I am happy to know that, but why hide this? I think people would be better served to click and see suspend.
Otherwise they will have no clue unless someone shows it to them as a hidden feature, makes it less user friendly.

----------


## buzzingrobot

It's been a bone of contention for some time, but, in the end, it's a choice by the Gnome devs and designers. The functionality is explained in the Gnome docs and in the Gnome help file.  Of course, no one ever reads anything.  In a default Gnome, at first boot, the user is shown a configuration GUI and then the help application is displayed. Ubuntu Gnome does not do that.

----------


## kurt18947

> It's been a bone of contention for some time, but, in the end, it's a choice by the Gnome devs and designers. The functionality is explained in the Gnome docs and in the Gnome help file.  Of course, no one ever reads anything.  In a default Gnome, at first boot, *the user is shown a configuration GUI and then the help application is displayed.* Ubuntu Gnome does not do that.


Ah, that would help.  Perhaps Gnome could put a "how do I" slide show documenting common operations on their home page.  I still fail to see where adding a Suspend or Sleep button to the existing Cancel, Restart and Power Off would be that onerous.  One line of reasoning I've read is that a suspend button is superfluous on a laptop, just close the lid.  Yes that works but our desktops don't have  lids.  I'm faced with moving my wife from Ubuntu 12.04 w/ gnome-shell to 14.04 Ubuntu-Gnome.  She is very structured and doesn't like changing what has worked very well.  I'll have to see what our options are and which she prefers.

----------


## buzzingrobot

Yes,  putting up that kind of tutorial on first boot is something every DE do. When Gnome 3 was first released, several pretty good video tutorials were done, with a live human, that focused on one aspect of the new design. If Gnome has the resources, they should consider doing an entire tutorial series and packaging it for activation after first boot on the default install.  
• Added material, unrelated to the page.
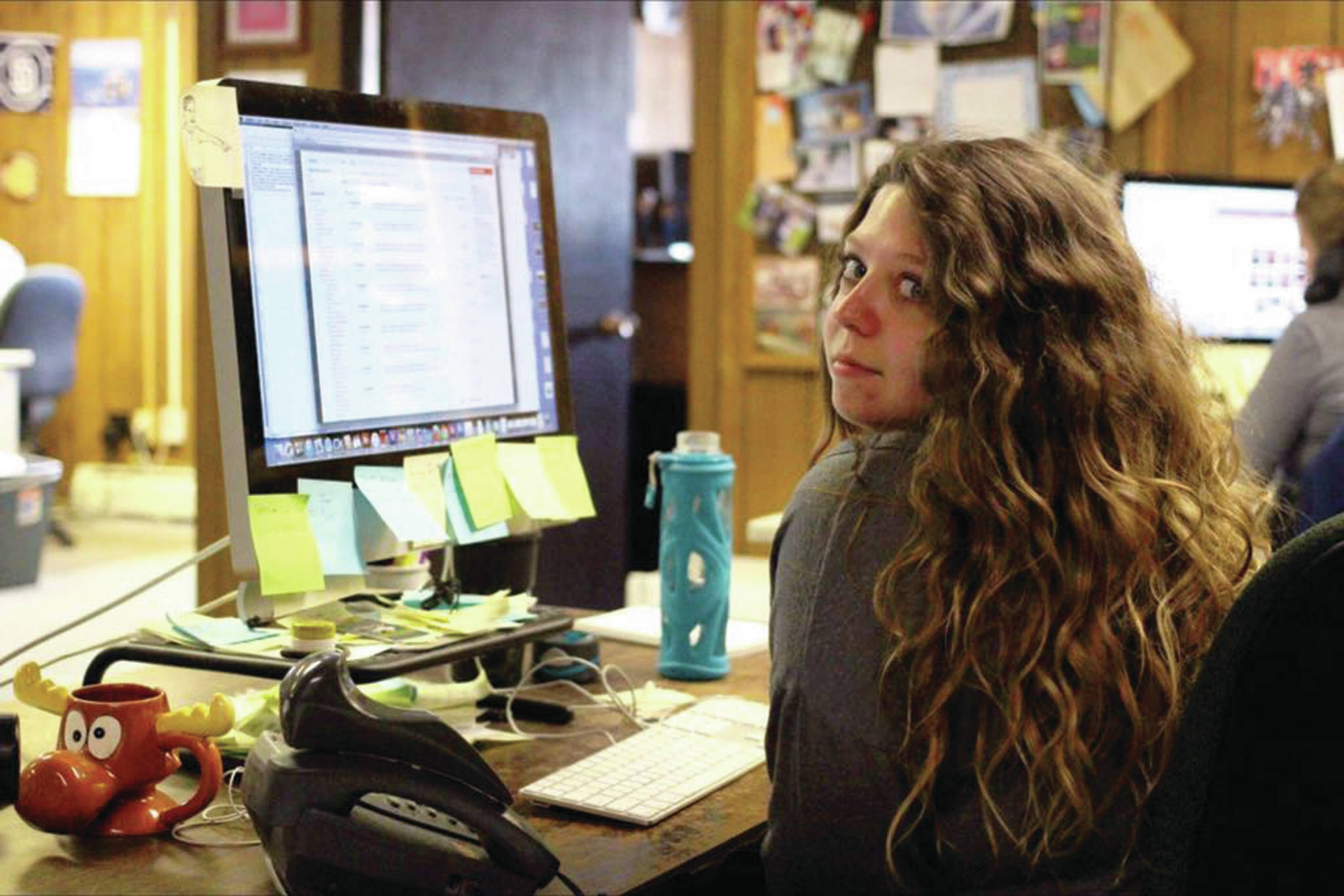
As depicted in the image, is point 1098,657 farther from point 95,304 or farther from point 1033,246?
point 95,304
I spent about a week with 14.04 Gnome.  It uses Gnome 3.10, which is an improvment over the older versions.  I did not find it dramatically different in any significant way, though, so it might not take long to get used to. Take a look at extensions.gnome.org to see if anything there can simplify things. There is an "Alternative Status Menu" extension that adds buttons for suspend and logout.

----------


## sdowney717

I just installed alternative status menu.
Still no suspend button.
https://extensions.gnome.org/extensi...e-status-menu/

----------


## buzzingrobot

Odd.  It's Github page shows it updated for 3.10 and 3.12.

Have you checked in Tweak Tool to see if it is activated?

----------


## sdowney717

Well I dont see it.
Here is picture
Am I missing something?

----------


## buzzingrobot

Beats me.  When I've used it, suspend has clearly displayed in the dropdown.  Can't recall if it was in the shutdown dialog.
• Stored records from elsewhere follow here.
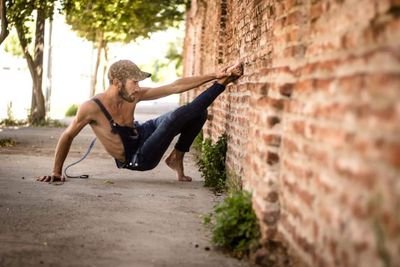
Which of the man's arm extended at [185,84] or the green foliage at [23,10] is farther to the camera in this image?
the green foliage at [23,10]

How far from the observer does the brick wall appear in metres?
2.00

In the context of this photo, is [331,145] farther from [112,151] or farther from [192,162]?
[192,162]

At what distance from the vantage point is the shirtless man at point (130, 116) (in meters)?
5.90

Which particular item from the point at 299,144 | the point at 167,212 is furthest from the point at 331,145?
the point at 167,212

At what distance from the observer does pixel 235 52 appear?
672 centimetres

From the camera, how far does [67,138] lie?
5969 mm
You've logged in and out, or restarted Gnome Shell?

----------


## sdowney717

yes, I logged out and in.

----------


## buzzingrobot

It is possible for one extension to conflict with another. Maybe disabling all the others?  If this one works, enable the rest one at a time to find the culprit.
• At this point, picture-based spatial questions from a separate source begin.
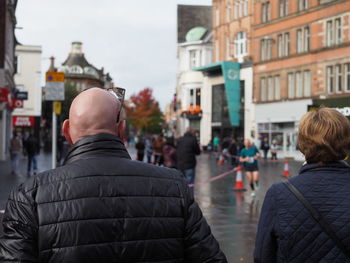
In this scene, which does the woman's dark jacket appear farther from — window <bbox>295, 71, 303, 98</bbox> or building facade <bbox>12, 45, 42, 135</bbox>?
building facade <bbox>12, 45, 42, 135</bbox>

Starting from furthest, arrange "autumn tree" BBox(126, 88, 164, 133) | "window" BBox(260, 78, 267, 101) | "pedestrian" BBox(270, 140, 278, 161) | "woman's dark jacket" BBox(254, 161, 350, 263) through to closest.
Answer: "autumn tree" BBox(126, 88, 164, 133), "window" BBox(260, 78, 267, 101), "pedestrian" BBox(270, 140, 278, 161), "woman's dark jacket" BBox(254, 161, 350, 263)

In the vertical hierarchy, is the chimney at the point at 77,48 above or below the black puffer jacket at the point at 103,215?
above

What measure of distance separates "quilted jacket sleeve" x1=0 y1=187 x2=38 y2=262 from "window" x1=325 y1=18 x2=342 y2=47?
40846mm

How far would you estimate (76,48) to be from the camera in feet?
404

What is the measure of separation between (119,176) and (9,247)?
0.52 meters

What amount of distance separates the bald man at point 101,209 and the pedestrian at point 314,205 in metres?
0.58

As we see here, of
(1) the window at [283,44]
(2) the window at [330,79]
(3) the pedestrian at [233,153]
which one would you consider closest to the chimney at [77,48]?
(1) the window at [283,44]

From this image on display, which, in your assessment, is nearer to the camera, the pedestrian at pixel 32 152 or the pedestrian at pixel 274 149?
the pedestrian at pixel 32 152

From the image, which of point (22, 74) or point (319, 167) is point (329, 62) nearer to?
point (22, 74)

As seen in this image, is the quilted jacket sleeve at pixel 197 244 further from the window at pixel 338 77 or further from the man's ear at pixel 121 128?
the window at pixel 338 77

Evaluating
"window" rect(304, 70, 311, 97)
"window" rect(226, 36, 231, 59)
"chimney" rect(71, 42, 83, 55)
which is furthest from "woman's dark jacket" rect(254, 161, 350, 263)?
"chimney" rect(71, 42, 83, 55)

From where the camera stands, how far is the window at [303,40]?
4431cm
Beyond that, I'm stumped, then.  Sorry.  If the extension is enabled, "Suspend" should appear in the dropdown menu as shown in the image at the extension site.

----------


## kurt18947

> I just installed alternative status menu.
> Still no suspend button.
> https://extensions.gnome.org/extensi...e-status-menu/


Yes, it's there but doesn't seem to do anything.  Perhaps more patience is in order.  I've hear/read there's a problem with suspend in Gnome 3.10 but I've never heard what that problem is.  Using pm-utils/pm-suspend  seems to work okay though it doesn't require a password on resume.

Edit:  The alternative-status-menu extension appeared to install but is not present on the tweak tools extensions menu.  Places didn't work for some days and one day did start working properly so I guess there's hope.

----------


## anshul1manarmy

thanks for issue this instruction

----------


## cariboo

Not a Vivid thread. Closed

----------